We are beginning to see a new movement toward this style of keeping. New Facebook groups like the Herpetoculture Revival Project and others are drawing attention to both the benefits and beauty of creating stunning realistic enclosures using many of the simulated products available. There is also a movement toward keeping more obscure animals with very specific needs. More options make this possible.
Along with these trends, there are changes in the types of products manufacturers are producing. More emphasis is being placed on detailed and life-like ornaments. Innovative companies are turning out extremely realistic rock backgrounds and cage furniture. More thought is being given to the design of items such as hide boxes, bowls, drippers and mist machines. I have noticed that the stores that stock these newer state-of-the-art products seem to be doing better than other retailers who stick to the old-fashioned familiar ones.

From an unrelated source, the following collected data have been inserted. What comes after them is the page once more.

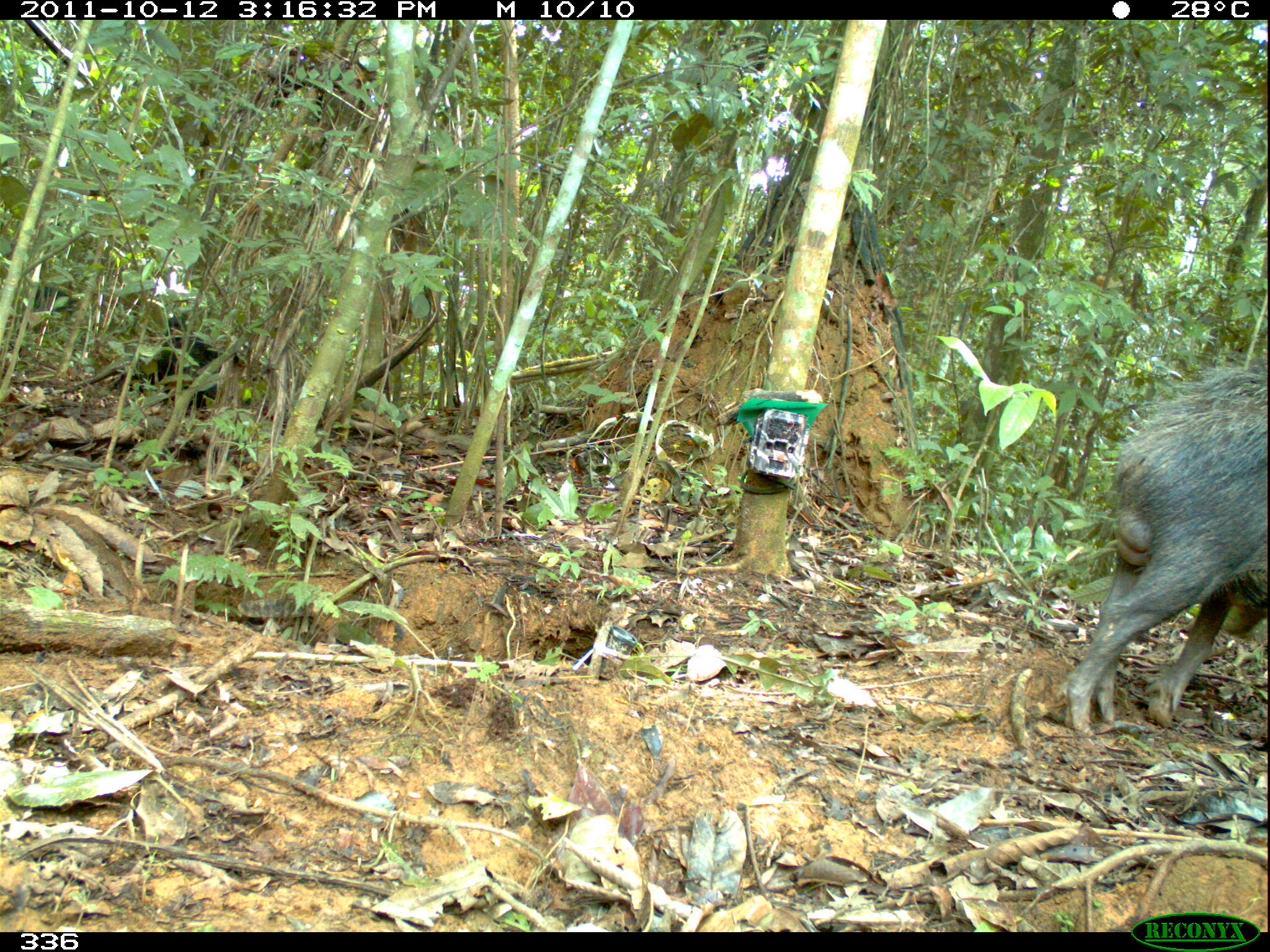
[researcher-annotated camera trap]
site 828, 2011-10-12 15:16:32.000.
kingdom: Animalia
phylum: Chordata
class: Mammalia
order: Artiodactyla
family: Tayassuidae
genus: Tayassu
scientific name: Tayassu pecari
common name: white-lipped peccary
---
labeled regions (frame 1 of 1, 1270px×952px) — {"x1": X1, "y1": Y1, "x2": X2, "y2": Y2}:
tayassu pecari: {"x1": 1063, "y1": 366, "x2": 1270, "y2": 738}; {"x1": 108, "y1": 313, "x2": 247, "y2": 421}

These attractive accessories, along with the “bringing nature indoors” trend, can be an advantageous selling point for independent retailers. Big box stores do not have the space or knowledge base to set up and display naturalistic environments and so are therefore unlikely to carry those types of items. Yet, nothing makes people want to purchase an aquarium or terrarium more than seeing a beautiful, well-maintained setup on display. The inevitable comment will be something like “I love that; it’s so beautiful. I want that in my home.” Their awe and appreciation of these habitats opens the door for discussion about how you, the retailer, can make that happen for them.
Another recent trend has been that some retailers are keeping live plants on hand for purchase. Why send customers to the local garden center when they can get their greenery right there in your store when buying a tank and other supplies? This is genius. The key to being successful at this is to set up an enticing display and have proper lighting for it. I’ve seen everything from stores with simple rack setups for plants to stores that sell them right out of their terrariums. Some retailers are quite successful selling completed planted terrariums right off the shelf, with lights and inhabitants included. That makes shopping simple and satisfying for the customer.
Of course, when we bring nature into the household, we also bring with it lots of questions and answers that lead to learning. There is, in my opinion, no better way to reconnect humans with nature than keeping pets in their own little slice of the wild. Children raised around animals will learn about the differing necessities of various creatures and how they live. They’ll also witness the miracle of birth and the natural process of dying. To me, there isn’t a greater sight than that of a little reptile poking his nose out of an egg; and I have been lucky enough to share experiences like that with my own children. I’ve also seen many adults take up diving after keeping amazing fish tanks or photography after being inspired by creating and keeping realistic enclosures. All these added benefits of the hobby lead to a greater understanding of our world and, in turn, a worldlier look at life.